Kallas was nominated as the EU’s top diplomat in June.
However, her role will be confirmed at a hearing on July 18, 2024.
She will succeed Josep Borrell, who has served as the EU foreign policy Chief since 2019.
Kallas, who is Estonia’s first female Prime Minister, has held the role of Prime Minister since 2021 and led three consecutive governments.
She will also step down as Reform Party chairperson later this summer.
She handed in her formal resignation to Alar Karis, the Estonian President during a brief meeting at the Presidential Palace in the capital, Tallinn.
The Estonian President said that he accepted her resignation.
“I thanked her for her work and wish her the best of luck! I will begin talks with representatives of all political parties in the Riigikogu to form a new government,” he said.
Riigikogu is the Estonian Parliament.
“The Reform Party, the current Prime Minister’s Party, which has the largest parliamentary group in the country with 37 members after the elections, has nominated a candidate for a possible head of government. I would now like to hear the views of all the parliamentary parties on who they think can form a workable majority government, given the strengths of the Riiigikogu.”
Alar Karis
“Estonia needs a government that governs and makes decisions that help to boost the economy, safeguard our security and thereby ensure the security and well-being of the Estonian people,” Karis said.
Negotiations are already underway between Reform, SDE and Eesti 200 to continue the current power union with new government expected to likely take office at the start of August.
Kristen Michal is leading discussions, having been nominated as the Reform Party’s prime ministerial candidate.
Kallas will formally remain Prime Minister until a new government is sworn in.
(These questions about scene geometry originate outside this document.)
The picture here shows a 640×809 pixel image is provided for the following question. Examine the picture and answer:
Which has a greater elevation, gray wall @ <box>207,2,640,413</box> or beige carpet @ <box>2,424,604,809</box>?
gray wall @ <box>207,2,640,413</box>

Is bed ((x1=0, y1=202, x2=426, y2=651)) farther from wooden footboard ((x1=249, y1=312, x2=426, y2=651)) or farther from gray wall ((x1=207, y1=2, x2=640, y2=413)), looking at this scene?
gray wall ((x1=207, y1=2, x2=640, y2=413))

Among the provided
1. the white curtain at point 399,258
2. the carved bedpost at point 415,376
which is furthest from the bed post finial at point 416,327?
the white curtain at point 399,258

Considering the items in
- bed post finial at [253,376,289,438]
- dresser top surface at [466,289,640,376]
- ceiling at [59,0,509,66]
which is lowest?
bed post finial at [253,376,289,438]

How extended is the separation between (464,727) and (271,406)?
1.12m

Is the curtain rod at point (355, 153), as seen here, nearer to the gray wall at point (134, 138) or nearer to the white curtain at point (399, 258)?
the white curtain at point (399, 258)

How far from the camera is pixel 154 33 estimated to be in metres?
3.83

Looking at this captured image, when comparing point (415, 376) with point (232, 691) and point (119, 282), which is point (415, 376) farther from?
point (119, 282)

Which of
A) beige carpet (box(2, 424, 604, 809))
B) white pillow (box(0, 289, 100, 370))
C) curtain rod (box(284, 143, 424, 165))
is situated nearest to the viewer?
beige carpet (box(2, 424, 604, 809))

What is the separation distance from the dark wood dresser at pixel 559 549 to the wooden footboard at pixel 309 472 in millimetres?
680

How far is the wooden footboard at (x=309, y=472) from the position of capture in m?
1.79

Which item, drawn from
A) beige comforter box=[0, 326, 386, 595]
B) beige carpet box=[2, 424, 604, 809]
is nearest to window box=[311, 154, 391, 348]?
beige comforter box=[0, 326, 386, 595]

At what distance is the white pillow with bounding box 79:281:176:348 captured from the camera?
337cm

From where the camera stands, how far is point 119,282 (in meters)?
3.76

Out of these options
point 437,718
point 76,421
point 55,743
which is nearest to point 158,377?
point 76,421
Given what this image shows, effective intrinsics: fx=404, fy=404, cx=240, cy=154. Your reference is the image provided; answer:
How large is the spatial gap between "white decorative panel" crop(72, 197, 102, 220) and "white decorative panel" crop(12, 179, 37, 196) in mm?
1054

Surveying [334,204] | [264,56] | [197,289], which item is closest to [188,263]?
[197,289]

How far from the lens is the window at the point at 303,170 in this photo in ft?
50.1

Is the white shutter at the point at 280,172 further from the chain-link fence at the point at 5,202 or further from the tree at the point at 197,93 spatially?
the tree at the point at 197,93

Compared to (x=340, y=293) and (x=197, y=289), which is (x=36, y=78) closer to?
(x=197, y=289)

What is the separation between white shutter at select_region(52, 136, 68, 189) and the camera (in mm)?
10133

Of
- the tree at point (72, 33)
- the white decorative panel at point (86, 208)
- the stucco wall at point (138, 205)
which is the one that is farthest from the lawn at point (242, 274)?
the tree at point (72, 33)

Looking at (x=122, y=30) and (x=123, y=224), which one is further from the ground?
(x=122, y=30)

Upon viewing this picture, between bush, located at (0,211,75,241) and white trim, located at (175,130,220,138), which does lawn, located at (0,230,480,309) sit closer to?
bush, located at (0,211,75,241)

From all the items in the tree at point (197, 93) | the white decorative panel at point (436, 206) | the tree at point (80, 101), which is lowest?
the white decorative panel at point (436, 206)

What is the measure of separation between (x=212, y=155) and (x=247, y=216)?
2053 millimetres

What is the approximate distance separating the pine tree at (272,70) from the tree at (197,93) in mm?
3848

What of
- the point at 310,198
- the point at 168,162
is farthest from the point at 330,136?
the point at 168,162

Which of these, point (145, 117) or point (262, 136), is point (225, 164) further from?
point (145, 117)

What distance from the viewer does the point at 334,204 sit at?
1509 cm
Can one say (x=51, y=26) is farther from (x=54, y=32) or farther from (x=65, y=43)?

Kallas’ Nomination Representative Of Mainstream View
Merili Arjakas, a fellow at the International Centre for Defence and Security (ICDS), a think tank in Tallinn, Estonia, opined that Kallas’ nomination “proves that now she represents the mainstream view in EU capitals.”
“Kallas personally hasn’t been vocal about foreign policy questions other than Russia,” Arjakas said.
Arjakas added, “In any case, it will come down to what the EU decides as a whole on major foreign policy questions.”
Kallas has been one of Europe’s most vocal backers of Kyiv following the Russia’s war on Ukraine in Feb. 2022.
Kristi Raik, Deputy Director at the ICDS, said that Kallas will have a critical view of China and Iran but will also judge them based on their ties with Moscow.
“I think China will be an issue where the EU is kind of developing its approach regarding transatlantic relations,” Raik noted.
Raik said, “Iran, I don’t think she will strongly formulate a view. But with Iran now being a close partner of Russia and being an authoritarian regime, that will be the basic starting point.”
Additionally, Raik noted that Kallas will take great care in pushing for a multilateral, rules-based world order.
“She comes from a small state, so it’s very natural for her to lay strong emphasis on a rules-based order where international agreements are valid and norms respected,” Raik said.
Others, however, have said that while that approach may work in the context of the threat Russia poses to smaller Baltic states, it could be controversial when it comes to conflicts in the Middle East.